**Aim:** Please read the excerpt on rangeland assessment below: how are the checklist items in BLM's PFC assessment protocol answered?

**Extract provided:**
START
3.4.4  inconsistencies found in PFC and rangeland health assessments.   Many of the rangeland health assessment methods and monitoring tools are in danger of being used subjectively and/or misapplied, due to the often unstructured character of the monitoring or assessment methods.  For example, with BLM’s PFC assessment protocol for riparian areas,a significant problem with the method is how the individual yes/no ratings translate into a final rating of PFC, FAR, or NF.  The present checklist items are answered with either a “yes,” or a “no,” without quantitative reference to conditions on the ground.  Moreover, the PFC technical manuals provide no clear instruction to field staff on how to answer difficult checklist items consistently.  The current assessment procedure’s leaves much room for subjective judgment. The linkage between indicator conditions and the final rating is not described clearly, and the technical manuals provide insufficient guidance on how to use “yes” and “no” answers with other information to establish a final rating. This inherent subjectivity built in to the PFC assessment procedure can lead to under-reporting of problem areas.


3.4.5  Utilization measurements. Currently, utilization measurements made by the BLM are based on forage species that represent the most dominate perennial grass. Unfortunately, species most at risk are not measured.  Both the sample sizes used in measuring these variables, and the intervals of sampling, are usually inappropriate.  Moreover, measuring utilization of key forage species does not tell you anything about the overall amount (biomass) of forage that is eaten, or left standing.  As a result, utilization monitoring, as has been practiced, does not show changes in forage productivity over time.
END
**Information provided:**
START
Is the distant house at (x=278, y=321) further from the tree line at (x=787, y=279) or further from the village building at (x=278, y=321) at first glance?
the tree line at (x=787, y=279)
END
**Result:** They are answered with either "yes" or "no," without quantitative reference to conditions on the ground.